Brano fornito |
________________________________________

Tuttavia, aggiunge, “gli investitori che sperano che una seconda presidenza Trump possa incrementare i rendimenti potrebbero rimanere delusi”. L’analisi di Schroders mostra, infatti, “che il ritorno di precedenti presidenti ha generalmente registrato rendimenti nominali più bassi in tutte le principali asset class, ad eccezione dei rendimenti dei Treasury a 10 anni. Ma non ci sono solo cattive notizie. L'inflazione è stata storicamente più contenuta durante i secondi mandati presidenziali, anche escludendo i tassi elevati registrati durante le amministrazioni di Jimmy Carter e Ronald Reagan alla fine degli anni ‘70 e all'inizio degli anni ‘80. Inoltre, il Pil è stato generalmente più alto e la disoccupazione più bassa rispetto ai primi mandati”.
Bisogna sottolineare comunque che l’andamento dei mercati negli anni è stato condizionato anche da fattori al controllo del presidente come gli shock energetici degli anni '70, la crisi finanziaria del 2007-2008 o il Covid e le sue conseguenze su cui si sono sovrapposte le presidenze di Biden e Trump.
La competizione avvantaggia gli investitori
Interessanti opportunità per gli investitori potrebbero derivare da una situazione di stallo in Campidoglio. “I governi divisi sono costretti a scendere a compromessi, il che serve a moderare le inclinazioni più estreme di ciascun partito, offrendo agli investitori uno scenario più stabile”, chiarisce l’esperto. “Dalle elezioni presidenziali del 1948, l’azionario statunitense ha registrato rendimenti totali del 14,3% in media in uno scenario di Congresso diviso, rispetto a un più modesto aumento del 13% con un parlamento unificato. Questa divergenza è ancora più ampia se si considera il partito di appartenenza: i presidenti democratici hanno registrato guadagni del 18,8% in presenza di un Congresso diviso, contro il 12% dei loro omologhi repubblicani”.

________________________________________

Righe di dati |
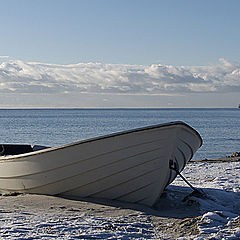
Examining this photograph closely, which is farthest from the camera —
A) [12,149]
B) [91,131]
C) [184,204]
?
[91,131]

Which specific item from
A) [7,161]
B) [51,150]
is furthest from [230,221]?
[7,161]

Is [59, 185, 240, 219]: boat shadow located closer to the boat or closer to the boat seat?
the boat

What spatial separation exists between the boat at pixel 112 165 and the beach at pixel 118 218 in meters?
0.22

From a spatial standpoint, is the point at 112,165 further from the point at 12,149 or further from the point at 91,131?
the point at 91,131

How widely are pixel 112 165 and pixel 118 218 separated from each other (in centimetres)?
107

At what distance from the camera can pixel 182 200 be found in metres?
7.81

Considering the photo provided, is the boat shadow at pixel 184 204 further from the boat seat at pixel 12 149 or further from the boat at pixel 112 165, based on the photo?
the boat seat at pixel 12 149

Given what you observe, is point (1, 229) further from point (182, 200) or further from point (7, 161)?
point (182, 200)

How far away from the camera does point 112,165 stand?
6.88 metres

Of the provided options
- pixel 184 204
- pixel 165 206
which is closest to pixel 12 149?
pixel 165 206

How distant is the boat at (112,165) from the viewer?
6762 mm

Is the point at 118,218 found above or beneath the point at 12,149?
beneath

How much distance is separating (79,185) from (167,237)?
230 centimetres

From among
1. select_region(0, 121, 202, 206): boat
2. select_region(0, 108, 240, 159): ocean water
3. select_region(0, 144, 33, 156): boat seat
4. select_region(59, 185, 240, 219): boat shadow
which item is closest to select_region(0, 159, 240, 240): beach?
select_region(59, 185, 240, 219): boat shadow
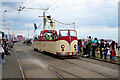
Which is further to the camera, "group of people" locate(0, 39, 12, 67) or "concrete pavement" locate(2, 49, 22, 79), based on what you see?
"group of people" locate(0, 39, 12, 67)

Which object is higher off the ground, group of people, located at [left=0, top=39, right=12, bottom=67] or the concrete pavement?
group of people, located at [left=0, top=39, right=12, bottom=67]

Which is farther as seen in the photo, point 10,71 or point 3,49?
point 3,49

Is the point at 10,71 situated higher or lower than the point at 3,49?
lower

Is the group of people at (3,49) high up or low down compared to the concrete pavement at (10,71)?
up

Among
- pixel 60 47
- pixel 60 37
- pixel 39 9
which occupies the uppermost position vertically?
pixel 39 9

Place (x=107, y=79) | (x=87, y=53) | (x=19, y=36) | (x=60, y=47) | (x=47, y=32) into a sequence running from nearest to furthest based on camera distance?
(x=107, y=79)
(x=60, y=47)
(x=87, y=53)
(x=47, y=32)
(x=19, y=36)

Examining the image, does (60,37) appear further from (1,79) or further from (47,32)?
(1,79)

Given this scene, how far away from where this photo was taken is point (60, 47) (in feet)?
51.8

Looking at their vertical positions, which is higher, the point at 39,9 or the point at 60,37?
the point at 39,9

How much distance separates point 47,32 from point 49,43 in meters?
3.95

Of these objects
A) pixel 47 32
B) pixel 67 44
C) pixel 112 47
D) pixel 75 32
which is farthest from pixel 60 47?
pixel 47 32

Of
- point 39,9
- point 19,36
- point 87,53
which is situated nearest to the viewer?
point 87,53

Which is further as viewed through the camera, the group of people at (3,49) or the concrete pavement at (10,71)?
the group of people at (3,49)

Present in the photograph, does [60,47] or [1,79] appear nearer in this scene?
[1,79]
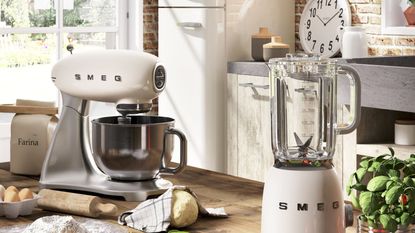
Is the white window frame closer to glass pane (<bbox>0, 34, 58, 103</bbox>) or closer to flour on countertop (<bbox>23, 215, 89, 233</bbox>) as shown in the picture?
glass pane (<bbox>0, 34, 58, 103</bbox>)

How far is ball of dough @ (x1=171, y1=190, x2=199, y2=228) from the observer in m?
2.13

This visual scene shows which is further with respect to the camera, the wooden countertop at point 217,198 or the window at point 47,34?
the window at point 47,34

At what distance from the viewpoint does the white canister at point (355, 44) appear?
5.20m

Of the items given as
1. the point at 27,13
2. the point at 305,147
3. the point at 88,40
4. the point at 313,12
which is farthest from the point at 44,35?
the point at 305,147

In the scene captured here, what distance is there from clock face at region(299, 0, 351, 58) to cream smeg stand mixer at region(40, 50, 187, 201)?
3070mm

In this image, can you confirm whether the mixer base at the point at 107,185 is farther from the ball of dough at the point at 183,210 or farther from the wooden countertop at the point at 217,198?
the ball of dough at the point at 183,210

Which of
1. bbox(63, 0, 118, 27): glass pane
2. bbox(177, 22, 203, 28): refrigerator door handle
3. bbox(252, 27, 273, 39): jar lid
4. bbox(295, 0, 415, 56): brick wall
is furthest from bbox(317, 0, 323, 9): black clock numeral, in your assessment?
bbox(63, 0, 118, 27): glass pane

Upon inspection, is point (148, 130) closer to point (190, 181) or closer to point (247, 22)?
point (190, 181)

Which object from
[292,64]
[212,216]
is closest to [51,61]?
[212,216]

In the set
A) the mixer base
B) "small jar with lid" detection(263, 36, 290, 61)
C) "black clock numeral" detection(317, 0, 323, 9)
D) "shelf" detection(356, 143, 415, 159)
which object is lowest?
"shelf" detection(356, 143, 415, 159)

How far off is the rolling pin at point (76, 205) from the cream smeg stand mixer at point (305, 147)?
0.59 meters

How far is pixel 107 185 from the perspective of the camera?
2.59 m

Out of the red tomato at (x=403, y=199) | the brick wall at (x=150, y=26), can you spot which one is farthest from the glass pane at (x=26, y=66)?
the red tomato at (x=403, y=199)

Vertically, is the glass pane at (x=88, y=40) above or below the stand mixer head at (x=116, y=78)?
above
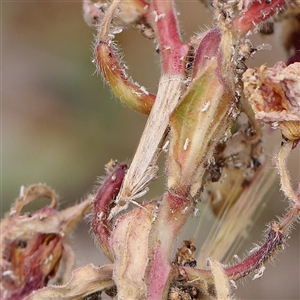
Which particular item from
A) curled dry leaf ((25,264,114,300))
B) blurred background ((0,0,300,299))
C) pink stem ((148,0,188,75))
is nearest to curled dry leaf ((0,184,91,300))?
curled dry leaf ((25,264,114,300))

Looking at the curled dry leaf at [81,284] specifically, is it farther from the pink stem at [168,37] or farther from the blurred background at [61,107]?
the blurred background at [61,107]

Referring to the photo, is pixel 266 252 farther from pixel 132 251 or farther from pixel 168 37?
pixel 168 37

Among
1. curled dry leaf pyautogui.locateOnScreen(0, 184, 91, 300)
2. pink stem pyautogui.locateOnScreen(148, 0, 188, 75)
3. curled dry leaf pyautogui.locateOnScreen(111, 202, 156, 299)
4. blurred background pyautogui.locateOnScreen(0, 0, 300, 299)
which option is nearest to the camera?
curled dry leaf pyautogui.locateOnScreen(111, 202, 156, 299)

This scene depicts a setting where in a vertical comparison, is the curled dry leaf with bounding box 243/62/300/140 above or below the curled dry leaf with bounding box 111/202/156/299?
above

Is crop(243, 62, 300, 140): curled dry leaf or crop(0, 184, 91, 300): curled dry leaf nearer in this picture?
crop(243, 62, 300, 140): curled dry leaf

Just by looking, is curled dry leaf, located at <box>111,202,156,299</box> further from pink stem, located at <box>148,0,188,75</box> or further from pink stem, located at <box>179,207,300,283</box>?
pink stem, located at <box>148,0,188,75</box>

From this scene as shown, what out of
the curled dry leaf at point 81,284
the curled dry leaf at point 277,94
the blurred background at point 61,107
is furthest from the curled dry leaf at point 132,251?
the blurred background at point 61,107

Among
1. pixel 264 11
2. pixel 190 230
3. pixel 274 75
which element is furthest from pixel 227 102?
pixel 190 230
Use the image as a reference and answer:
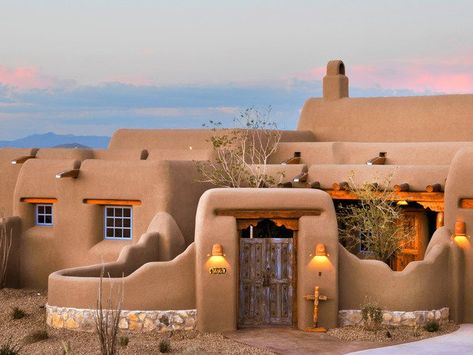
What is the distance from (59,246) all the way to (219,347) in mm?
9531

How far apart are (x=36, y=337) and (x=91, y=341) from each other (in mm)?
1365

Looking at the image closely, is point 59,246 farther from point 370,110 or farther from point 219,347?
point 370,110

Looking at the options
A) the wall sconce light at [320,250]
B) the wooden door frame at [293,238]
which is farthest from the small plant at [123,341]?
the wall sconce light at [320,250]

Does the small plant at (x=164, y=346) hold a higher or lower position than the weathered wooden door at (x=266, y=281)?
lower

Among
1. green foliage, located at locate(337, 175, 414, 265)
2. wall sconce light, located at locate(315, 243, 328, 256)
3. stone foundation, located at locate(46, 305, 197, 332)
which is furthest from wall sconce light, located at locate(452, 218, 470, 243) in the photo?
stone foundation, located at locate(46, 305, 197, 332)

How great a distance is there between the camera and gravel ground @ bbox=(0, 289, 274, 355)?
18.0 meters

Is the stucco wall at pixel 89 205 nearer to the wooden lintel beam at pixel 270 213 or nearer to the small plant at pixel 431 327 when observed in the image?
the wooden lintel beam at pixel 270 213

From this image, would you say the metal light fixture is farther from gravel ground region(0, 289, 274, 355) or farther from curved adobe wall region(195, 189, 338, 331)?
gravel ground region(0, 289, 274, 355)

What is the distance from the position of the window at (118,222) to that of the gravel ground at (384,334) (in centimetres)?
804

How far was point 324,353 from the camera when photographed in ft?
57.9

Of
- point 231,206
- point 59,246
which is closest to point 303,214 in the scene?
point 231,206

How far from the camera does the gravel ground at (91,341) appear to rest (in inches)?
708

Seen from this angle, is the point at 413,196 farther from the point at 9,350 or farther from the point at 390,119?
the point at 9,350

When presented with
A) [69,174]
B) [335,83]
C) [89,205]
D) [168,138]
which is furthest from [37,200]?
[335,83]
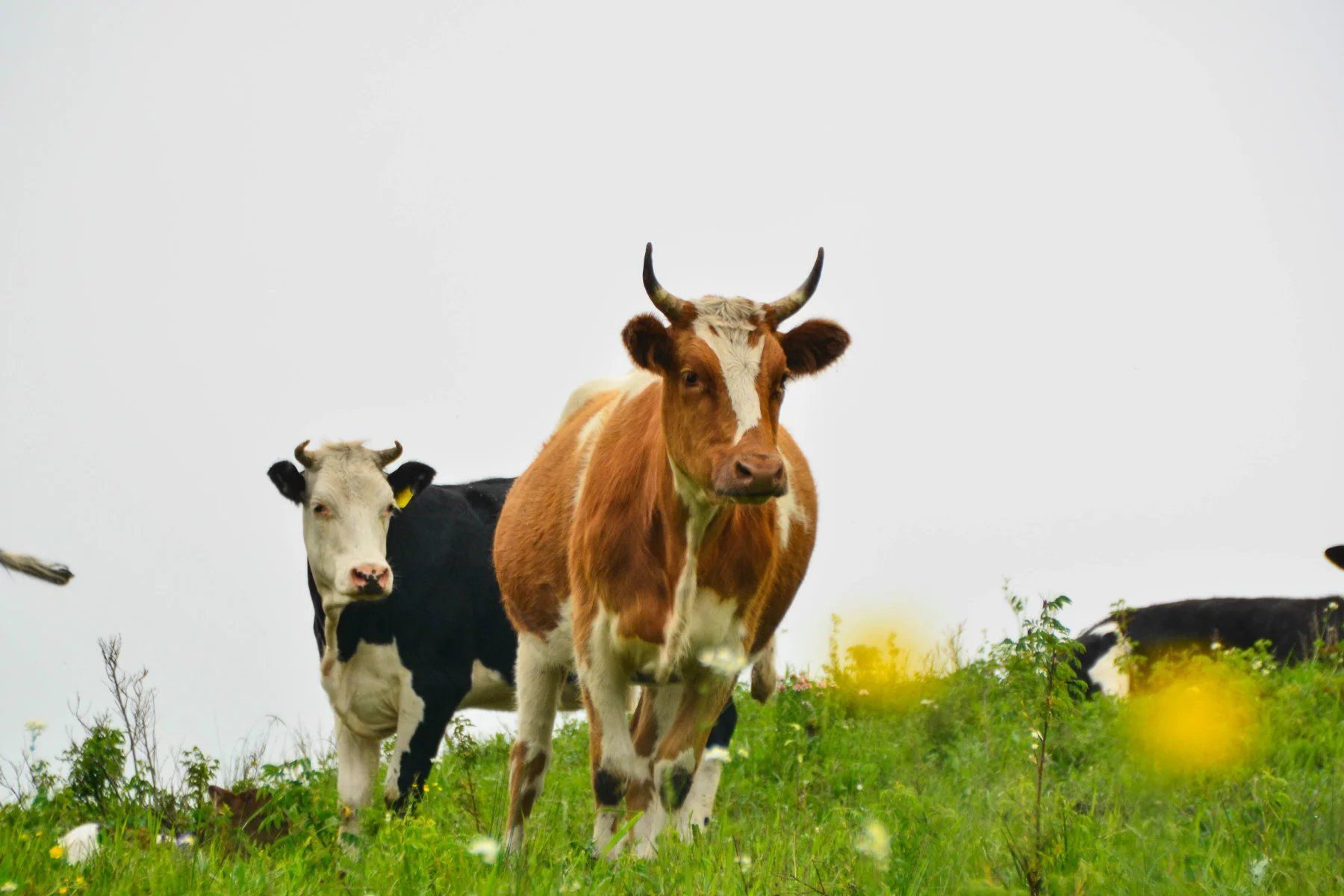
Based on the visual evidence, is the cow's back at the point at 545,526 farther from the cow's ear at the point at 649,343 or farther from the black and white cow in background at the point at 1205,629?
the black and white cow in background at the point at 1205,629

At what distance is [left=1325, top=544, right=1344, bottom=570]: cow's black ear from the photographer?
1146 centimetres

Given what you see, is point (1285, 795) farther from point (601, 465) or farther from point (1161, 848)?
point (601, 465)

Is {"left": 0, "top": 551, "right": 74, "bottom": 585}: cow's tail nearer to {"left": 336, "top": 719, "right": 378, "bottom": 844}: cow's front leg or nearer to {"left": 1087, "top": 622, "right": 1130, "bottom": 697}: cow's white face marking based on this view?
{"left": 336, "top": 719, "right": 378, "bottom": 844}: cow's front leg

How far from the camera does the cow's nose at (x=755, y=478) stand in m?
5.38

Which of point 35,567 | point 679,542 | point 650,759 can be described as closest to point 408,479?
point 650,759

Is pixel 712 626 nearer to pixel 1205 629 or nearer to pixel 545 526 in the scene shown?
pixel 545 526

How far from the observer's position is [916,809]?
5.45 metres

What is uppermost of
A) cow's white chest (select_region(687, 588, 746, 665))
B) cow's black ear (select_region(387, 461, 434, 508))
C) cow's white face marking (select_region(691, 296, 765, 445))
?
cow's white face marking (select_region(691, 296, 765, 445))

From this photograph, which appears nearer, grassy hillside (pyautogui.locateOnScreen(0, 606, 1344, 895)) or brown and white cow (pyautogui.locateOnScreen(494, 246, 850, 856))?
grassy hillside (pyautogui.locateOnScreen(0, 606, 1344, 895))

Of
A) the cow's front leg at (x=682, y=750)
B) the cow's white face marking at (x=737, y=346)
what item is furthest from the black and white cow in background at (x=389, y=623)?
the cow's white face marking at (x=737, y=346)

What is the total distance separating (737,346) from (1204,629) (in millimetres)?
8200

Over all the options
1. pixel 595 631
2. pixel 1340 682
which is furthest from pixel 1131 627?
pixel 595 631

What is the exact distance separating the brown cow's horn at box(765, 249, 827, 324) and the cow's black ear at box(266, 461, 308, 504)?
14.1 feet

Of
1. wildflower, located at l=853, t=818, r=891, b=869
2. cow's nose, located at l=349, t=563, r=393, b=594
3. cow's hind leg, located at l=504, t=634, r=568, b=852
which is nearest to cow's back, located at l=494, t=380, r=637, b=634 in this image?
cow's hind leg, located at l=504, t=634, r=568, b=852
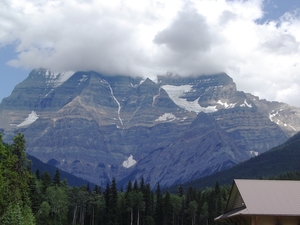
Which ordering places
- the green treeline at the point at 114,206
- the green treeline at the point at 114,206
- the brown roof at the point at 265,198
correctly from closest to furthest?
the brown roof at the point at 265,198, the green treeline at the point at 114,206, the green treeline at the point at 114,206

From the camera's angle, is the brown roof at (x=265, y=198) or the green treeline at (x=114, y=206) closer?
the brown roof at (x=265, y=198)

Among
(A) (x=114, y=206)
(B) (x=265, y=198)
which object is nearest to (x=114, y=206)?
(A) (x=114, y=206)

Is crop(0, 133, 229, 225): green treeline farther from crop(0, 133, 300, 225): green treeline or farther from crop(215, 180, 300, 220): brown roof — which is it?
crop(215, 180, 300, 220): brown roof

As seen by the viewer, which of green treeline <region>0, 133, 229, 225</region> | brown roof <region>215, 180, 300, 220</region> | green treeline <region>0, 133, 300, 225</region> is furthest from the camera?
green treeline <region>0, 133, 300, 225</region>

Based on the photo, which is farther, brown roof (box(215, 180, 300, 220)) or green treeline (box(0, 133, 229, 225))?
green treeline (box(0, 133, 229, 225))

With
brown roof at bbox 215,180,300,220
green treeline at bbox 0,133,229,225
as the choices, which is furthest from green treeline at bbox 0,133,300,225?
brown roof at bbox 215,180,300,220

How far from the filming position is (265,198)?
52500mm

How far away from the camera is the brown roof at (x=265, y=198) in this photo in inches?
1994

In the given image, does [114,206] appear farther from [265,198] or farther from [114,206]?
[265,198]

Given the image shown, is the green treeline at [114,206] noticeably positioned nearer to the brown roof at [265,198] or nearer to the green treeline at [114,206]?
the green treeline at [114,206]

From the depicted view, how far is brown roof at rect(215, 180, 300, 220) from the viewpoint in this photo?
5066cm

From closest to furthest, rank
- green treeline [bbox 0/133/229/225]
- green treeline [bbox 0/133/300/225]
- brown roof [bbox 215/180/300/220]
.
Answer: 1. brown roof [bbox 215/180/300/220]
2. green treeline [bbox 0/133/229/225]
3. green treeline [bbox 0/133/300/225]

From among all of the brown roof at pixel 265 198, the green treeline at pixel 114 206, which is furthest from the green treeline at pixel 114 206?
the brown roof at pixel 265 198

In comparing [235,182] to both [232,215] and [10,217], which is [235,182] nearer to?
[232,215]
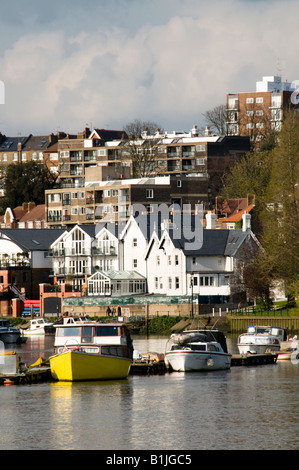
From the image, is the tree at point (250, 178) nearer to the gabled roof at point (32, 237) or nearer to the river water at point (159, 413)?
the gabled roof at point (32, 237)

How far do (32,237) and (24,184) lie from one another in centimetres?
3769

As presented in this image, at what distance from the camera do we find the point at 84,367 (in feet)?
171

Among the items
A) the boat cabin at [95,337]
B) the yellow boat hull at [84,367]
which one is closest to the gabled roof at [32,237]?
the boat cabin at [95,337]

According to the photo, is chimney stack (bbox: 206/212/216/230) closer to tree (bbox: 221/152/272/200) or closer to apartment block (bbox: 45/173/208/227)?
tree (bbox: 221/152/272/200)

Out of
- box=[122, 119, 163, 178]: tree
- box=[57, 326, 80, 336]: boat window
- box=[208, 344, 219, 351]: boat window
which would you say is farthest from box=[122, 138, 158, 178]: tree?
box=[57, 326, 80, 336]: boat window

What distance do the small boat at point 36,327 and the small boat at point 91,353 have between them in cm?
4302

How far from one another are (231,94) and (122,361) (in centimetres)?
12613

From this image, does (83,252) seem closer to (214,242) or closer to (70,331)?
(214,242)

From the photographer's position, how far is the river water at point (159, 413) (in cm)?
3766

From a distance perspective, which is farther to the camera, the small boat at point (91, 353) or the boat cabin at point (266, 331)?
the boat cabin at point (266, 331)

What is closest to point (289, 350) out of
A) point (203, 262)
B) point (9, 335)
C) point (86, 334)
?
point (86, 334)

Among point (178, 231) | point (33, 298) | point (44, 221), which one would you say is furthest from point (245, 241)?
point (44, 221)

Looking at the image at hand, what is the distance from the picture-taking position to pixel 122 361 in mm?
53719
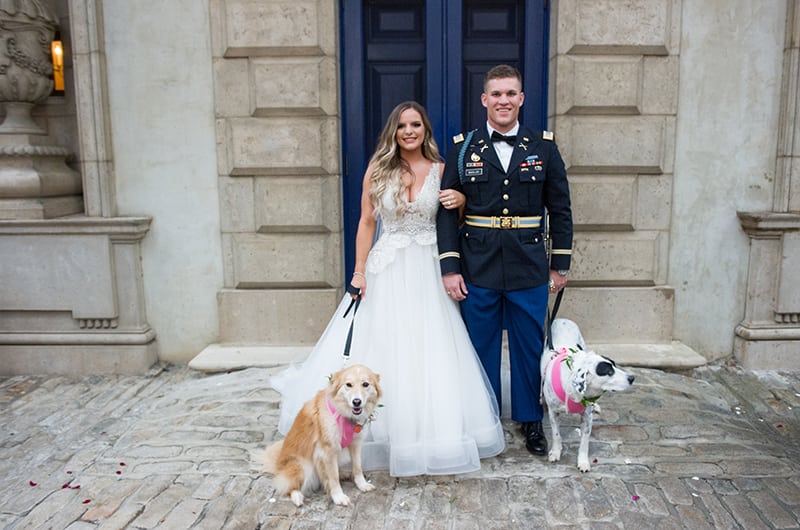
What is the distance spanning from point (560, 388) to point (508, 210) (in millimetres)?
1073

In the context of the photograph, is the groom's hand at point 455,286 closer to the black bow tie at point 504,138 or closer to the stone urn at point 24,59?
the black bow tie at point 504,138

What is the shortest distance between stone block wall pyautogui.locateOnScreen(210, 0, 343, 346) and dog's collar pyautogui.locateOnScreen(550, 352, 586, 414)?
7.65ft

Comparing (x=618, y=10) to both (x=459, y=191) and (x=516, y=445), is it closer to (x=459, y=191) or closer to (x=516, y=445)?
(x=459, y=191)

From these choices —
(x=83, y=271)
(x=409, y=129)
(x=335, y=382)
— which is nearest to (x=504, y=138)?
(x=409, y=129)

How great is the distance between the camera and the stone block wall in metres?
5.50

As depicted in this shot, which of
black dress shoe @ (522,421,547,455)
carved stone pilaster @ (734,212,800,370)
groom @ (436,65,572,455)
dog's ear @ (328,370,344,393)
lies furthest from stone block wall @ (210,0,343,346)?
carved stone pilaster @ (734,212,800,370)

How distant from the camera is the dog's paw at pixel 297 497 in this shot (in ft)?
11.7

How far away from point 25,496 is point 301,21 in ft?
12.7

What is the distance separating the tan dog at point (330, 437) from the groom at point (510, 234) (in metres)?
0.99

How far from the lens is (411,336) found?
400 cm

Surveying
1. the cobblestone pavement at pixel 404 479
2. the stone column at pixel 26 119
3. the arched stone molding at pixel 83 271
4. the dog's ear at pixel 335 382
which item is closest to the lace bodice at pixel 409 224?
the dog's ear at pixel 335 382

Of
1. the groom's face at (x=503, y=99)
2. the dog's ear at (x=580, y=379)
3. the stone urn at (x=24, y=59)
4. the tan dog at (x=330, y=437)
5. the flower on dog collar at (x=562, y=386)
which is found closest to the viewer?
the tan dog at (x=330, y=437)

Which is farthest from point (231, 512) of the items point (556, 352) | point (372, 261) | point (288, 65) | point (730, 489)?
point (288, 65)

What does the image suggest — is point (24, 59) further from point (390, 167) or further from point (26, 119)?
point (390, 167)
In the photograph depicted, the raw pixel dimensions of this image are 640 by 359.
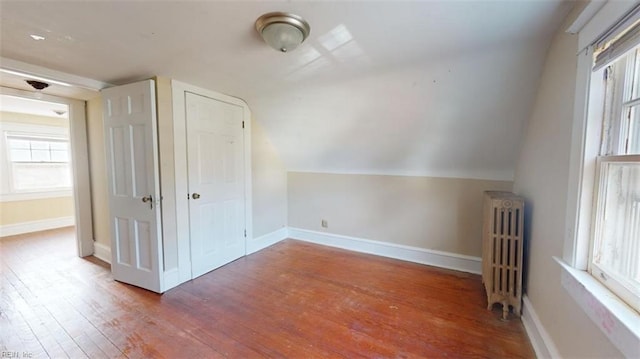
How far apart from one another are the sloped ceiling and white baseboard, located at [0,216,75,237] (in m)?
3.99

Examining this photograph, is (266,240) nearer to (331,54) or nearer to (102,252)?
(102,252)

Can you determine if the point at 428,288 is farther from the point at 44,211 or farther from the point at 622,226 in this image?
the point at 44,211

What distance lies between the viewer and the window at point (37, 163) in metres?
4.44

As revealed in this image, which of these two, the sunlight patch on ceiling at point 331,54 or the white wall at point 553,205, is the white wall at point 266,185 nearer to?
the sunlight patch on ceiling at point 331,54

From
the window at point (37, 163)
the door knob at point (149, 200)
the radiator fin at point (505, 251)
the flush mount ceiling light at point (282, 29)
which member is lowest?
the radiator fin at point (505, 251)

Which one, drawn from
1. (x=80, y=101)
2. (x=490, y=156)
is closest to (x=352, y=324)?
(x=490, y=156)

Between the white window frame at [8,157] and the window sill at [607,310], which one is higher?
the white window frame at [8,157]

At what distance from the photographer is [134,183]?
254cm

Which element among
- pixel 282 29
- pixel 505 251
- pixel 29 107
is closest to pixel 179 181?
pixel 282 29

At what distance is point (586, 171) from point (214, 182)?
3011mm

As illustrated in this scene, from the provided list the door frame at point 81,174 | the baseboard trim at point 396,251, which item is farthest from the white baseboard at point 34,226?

________________________________________

Consegna A |
Riscrivi in forma di elenco puntato il paragrafo del brano che inizia con "Interessanti opportunità per gli investitori", mantenendone i fatti principali.
Consegna B |
Riporta fedelmente la parte del brano che parte da "Bisogna sottolineare comunque" e si chiude con "Biden e Trump.".
Le righe non sono necessarie.

Soluzione A |
- Una situazione di stallo al Campidoglio potrebbe offrire interessanti opportunità agli investitori.
- Secondo l'esperto, i governi divisi devono scendere a compromessi. Questo modera le inclinazioni più estreme di ciascun partito e offre agli investitori uno scenario più stabile.
- Dalle elezioni presidenziali del 1948, l'azionario statunitense ha reso in media il 14,3% con un Congresso diviso, contro il 13% con un parlamento unificato.
- Guardando al partito, con un Congresso diviso i presidenti democratici hanno registrato guadagni del 18,8% e quelli repubblicani del 12%.

Soluzione B |
Bisogna sottolineare comunque che l’andamento dei mercati negli anni è stato condizionato anche da fattori al controllo del presidente come gli shock energetici degli anni '70, la crisi finanziaria del 2007-2008 o il Covid e le sue conseguenze su cui si sono sovrapposte le presidenze di Biden e Trump.